Fragmento del texto:
══════════


    Hoy, en ese afectuoso apuro en que me encuentro presentando el libro de un amigo, vuelvo a recurrir al viejo Rilke y a un fragmento de sus cartas a Franz Xavier Kappus, el joven poeta, en el que comentando una obra de Jacobsen le responde: "naturalmente usted tiene razón plena, incuestionable, al contrario de aquel que escribió el prefacio. Lea lo menos posible cosas de crítica estética; o son opiniones de escuela petrificadas y escurridas de sentido por un endurecimiento ya sin vida o hábiles juegos de palabras en los que hoy aparece esta opinion y mañana la opuesta... Solamente el amor puede comprenderlas y tratarlas y ser justo con ellas... Dése usted siempre la razón y désela a sus sentimientos ante cada discusión, nota crítica o prólogo de tal laya".

    Es evidente que si utilizo esta cita es porque estoy plenamente de acuerdo con la respuesta de Rilke al joven poeta desde antes, dejemos esto claro, que por cuestiones de mi oficio tuviese que soportar más de una impertinencia "escurrida de sentido en la que hoy aparece una opinión y mañana la opuesta" y porque, francamente, no acabo de entender cuál puede ser la función de presentar un libro cuando el libro está ahí, cuando lo indicado es leerlo y cuando todo el mundo es libre de hacer la interpretación y el juicio que éste le merece.

    Me anima a escribir estas líneas el afecto al autor, del que voy a hablar más que del libro, que al arriesgarse eligiéndome para esta presentación me da una muestra más de confianza. La lectura de Un continente desaparecido ha ventilado la memoria y voy a tratar de aprovecharlo.

    De forma más o menos intuitiva se puede deducir que, cometiendo un crimen, de cualquier índole, se pierde más que se gana. Un crimen siempre se traduce en un error que a corto o largo plazo acabamos pagando todos; por tanto no sería exagerado asegurar que la maldad, en el fondo, es un claro síntoma de falta de inteligencia.

    Paralelamente, creo que la inteligencia conduce inexorablemente a la bondad o, más bien, nos acerca a aquellas pequeñas conductas que podríamos calificar como socialmente buenas, y, de la misma forma que el conocimiento alimenta la calidad del ejercicio de la inteligencia, ambos, conocimiento e inteligencia son los nutrientes básicos de lo que entendemos por bondad.

    Gianni Miná es uno de los hombres que llevan a esta conclusión y que me han ayudado a mantenerla. En una época en que hay cierta tendencia a confundir bondad con la estupidez, reivindico el derecho de este hombre a alinearse junto aquéllos, que en palabras de Antonio Machado, son "en el mejor sentido de la palabra, buenos".

══════════

Datos:
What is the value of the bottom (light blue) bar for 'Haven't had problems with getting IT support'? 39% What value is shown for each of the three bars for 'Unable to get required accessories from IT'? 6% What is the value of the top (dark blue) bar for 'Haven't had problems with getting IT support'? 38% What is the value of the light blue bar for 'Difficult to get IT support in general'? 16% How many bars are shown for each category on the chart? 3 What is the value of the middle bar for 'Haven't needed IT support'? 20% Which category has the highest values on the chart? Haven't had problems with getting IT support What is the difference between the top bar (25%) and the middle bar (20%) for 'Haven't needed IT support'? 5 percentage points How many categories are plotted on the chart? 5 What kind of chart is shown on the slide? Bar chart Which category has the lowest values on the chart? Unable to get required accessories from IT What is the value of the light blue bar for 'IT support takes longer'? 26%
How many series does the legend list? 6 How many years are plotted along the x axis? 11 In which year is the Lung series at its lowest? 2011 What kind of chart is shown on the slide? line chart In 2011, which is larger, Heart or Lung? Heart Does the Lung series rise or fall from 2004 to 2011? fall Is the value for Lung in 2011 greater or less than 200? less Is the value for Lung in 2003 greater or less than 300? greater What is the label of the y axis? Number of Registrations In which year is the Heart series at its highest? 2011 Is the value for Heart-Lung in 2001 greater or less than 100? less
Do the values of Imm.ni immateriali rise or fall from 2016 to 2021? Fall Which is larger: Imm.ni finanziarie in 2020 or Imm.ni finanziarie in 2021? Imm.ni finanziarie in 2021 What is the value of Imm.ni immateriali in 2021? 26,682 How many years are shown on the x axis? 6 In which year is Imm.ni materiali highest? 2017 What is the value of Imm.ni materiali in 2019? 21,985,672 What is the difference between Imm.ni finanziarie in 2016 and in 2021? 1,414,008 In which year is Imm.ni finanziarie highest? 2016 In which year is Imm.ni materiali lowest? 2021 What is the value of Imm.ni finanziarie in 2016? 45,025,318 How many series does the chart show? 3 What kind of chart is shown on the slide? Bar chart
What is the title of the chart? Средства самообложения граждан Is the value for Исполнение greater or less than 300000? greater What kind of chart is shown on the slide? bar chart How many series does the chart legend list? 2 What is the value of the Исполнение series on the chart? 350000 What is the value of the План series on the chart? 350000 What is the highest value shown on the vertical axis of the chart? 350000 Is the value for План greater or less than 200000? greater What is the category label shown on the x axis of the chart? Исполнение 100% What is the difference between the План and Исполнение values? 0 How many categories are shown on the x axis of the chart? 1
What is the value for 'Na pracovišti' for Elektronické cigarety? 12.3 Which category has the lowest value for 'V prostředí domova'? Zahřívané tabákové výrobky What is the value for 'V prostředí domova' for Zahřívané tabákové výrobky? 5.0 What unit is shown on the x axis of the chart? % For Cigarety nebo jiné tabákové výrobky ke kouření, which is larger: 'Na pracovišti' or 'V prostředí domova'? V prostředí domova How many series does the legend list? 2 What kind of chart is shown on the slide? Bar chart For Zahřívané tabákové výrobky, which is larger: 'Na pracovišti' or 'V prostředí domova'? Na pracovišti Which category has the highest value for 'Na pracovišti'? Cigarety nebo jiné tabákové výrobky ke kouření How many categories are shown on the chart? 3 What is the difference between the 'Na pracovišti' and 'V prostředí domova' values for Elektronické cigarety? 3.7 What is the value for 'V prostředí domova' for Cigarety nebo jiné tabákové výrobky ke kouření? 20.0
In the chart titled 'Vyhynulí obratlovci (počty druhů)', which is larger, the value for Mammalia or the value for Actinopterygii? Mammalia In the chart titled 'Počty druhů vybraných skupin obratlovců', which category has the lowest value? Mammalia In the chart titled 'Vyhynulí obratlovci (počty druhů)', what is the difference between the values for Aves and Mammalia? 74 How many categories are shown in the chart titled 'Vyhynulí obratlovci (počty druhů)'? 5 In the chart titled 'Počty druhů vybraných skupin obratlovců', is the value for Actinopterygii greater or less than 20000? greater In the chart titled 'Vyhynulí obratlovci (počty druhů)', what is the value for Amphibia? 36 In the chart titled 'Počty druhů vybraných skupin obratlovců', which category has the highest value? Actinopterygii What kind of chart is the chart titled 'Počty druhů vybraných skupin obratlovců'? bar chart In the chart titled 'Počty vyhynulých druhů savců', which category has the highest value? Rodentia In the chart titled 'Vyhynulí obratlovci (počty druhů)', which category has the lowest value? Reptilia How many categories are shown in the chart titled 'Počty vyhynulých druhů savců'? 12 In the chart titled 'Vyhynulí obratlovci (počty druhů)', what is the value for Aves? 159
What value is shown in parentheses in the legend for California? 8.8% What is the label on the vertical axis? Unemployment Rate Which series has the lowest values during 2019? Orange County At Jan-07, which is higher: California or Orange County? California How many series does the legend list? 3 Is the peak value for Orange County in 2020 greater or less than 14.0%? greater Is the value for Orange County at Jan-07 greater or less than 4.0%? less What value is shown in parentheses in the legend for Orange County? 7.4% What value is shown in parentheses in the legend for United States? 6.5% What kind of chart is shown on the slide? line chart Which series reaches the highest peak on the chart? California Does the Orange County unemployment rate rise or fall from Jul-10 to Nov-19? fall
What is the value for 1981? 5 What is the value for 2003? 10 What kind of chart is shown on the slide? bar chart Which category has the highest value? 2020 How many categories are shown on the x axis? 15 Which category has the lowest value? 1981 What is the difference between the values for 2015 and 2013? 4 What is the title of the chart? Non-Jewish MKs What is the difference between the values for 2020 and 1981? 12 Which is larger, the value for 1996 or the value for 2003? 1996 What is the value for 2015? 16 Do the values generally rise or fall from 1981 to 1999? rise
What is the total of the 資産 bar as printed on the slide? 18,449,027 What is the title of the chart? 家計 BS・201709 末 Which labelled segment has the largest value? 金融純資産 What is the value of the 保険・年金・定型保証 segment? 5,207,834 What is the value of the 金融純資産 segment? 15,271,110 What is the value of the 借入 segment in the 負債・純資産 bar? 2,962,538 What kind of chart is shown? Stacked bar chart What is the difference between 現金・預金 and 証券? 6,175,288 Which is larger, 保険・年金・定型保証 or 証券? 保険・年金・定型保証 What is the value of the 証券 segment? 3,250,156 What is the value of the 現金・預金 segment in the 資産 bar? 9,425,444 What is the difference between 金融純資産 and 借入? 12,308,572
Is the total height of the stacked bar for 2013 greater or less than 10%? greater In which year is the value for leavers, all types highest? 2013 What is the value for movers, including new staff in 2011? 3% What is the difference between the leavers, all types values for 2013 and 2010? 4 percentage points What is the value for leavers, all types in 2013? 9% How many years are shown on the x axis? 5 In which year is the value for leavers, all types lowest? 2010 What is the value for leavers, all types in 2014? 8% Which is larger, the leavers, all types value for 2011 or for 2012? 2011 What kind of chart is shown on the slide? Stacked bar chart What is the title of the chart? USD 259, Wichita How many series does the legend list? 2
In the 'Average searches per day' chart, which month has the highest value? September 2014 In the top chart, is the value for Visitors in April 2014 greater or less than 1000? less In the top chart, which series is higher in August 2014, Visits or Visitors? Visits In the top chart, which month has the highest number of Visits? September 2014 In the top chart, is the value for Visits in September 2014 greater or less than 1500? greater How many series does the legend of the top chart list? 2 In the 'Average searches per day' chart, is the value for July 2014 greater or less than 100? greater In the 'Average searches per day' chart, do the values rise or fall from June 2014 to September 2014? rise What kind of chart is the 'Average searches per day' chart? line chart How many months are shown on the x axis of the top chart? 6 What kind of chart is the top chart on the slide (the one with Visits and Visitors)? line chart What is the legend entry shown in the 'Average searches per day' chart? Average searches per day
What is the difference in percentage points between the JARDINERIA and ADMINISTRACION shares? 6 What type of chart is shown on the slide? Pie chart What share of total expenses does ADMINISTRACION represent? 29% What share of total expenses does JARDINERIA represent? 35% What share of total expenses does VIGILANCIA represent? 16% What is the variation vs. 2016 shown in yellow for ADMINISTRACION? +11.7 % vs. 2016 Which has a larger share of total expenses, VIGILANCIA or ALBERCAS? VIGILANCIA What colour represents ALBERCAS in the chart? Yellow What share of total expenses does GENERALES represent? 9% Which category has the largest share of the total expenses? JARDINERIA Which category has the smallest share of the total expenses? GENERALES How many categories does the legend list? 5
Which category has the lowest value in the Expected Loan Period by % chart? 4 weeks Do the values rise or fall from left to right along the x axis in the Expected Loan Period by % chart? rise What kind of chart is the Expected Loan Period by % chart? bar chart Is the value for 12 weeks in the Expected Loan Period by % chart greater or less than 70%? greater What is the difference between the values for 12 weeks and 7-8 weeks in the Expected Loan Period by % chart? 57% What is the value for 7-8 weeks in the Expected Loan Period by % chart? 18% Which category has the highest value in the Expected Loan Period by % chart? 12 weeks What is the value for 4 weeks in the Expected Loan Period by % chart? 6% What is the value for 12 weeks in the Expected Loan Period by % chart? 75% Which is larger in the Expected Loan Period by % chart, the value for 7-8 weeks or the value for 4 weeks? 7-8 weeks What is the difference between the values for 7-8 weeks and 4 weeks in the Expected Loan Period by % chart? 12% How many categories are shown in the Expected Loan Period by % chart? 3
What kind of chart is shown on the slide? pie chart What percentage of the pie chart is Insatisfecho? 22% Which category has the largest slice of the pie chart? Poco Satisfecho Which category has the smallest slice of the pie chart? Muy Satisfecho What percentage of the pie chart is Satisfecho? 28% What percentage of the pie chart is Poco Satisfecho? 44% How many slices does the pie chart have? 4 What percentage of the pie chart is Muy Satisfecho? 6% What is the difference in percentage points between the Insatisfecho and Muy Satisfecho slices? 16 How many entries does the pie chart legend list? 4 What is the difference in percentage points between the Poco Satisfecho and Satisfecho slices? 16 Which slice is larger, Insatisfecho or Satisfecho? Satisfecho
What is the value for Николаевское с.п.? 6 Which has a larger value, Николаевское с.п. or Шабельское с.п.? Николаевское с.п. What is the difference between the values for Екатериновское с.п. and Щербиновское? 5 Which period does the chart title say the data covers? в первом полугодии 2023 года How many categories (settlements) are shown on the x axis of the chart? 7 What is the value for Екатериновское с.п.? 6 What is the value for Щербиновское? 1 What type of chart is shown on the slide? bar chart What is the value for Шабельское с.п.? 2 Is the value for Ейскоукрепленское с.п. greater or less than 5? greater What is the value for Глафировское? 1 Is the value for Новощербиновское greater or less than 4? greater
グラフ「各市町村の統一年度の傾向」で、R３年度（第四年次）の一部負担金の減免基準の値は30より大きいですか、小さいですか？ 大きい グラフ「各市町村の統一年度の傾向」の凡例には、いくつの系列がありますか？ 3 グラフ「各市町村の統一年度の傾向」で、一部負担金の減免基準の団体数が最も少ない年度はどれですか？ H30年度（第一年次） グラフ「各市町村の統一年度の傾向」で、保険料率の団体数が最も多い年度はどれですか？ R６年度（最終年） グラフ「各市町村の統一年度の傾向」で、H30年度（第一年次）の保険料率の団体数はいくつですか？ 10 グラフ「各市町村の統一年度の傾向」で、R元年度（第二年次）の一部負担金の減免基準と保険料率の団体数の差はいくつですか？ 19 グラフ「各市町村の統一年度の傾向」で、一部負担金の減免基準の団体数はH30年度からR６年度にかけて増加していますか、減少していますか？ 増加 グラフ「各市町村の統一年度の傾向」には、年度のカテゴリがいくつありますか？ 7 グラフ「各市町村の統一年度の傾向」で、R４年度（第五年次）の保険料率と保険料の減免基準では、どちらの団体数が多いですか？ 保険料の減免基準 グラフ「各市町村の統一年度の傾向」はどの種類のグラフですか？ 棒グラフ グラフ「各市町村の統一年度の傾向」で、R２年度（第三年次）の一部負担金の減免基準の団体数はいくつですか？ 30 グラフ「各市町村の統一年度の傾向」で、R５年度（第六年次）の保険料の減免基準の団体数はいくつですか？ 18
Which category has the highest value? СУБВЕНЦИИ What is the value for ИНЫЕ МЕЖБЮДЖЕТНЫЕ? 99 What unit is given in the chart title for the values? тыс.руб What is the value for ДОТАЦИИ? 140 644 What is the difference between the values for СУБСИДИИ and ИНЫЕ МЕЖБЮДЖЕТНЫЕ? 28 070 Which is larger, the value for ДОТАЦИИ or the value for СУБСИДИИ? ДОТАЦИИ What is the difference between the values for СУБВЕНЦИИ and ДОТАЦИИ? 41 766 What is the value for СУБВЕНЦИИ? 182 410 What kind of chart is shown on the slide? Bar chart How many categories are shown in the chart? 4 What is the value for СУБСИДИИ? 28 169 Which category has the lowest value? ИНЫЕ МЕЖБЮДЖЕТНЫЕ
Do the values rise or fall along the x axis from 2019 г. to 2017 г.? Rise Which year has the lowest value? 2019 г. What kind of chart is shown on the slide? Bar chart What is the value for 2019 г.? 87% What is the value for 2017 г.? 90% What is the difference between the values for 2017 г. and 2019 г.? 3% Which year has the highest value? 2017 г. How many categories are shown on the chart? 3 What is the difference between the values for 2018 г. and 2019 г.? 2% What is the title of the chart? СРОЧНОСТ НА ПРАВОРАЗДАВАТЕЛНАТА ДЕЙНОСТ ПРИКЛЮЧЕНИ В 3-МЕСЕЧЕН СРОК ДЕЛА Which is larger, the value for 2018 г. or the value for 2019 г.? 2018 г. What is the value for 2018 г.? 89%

══════════

Instrucciones:
• a. En la presentación de Un continente desaparecido, ¿a quién dirigía Rilke las cartas que se citan?
• b. Prolonga la presentación de Un continente desaparecido a partir del punto en que se detiene.
Los datos son material aparte y no forman parte de la presentación de Un continente desaparecido.

Respuestas:
• a. A Franz Xavier Kappus, el joven poeta.

• b.
    Su curiosidad de periodista libre le lleva a hurgar en realidades a menudo incómodas y le permite hablar en profundidad de un continente cuyos avatares ha compartido por más de treinta años, con el que ha crecido y soñado, donde se ha enamorado y ha sembrado hijos, con el que se ha derrumbado y se ha vuelto a levantar. Él forma parte de los que no abandonan a esta América Latina de finales del siglo XX, ejemplo del fracaso y de los horrores del neoliberalismo, a ese continete que pretenden desaparecer en nombre de la mala conciencia del mundo occidental y de la utopía derrotada.

    Con la ética por delante, Gianni Miná se sitúa junto a los más débiles, no sólo en nombre de la justicia sino porque sabe que es la fórmula más eficaz para progresar. En las antípodas del estéril individualismo, dispone de aquella lucidez inteligente que permite saber que no existe un auténtico progreso si éste conlleva la miseria de otros hombres. Él sabe que o nos salvamos todos o no se salva nadie.

    No lanza ninguna opinión que no sea consecuencia de rastrear la realidad y buscar la otra cara de la moneda, aquella que a menudo queda oculta cuando los grandes intereses falsean la realidad proyectando informaciones torcidas para hacernos ver aquello que conviene que veamos.

    Reconforta saber que existen personas que, como él, han renunciado a situarse en las ambigüedades de los lugares cómodos, fáciles o placenteros, aunque ello conlleve una angustiosa sensación de soledad.

    Gianni Miná sueña con un mundo humanizado y se niega a renunciar a este sueño. Sabe que la especie humana puede dar más de sí y con este libro parece decirnos: "Al menos que por mí no quede".»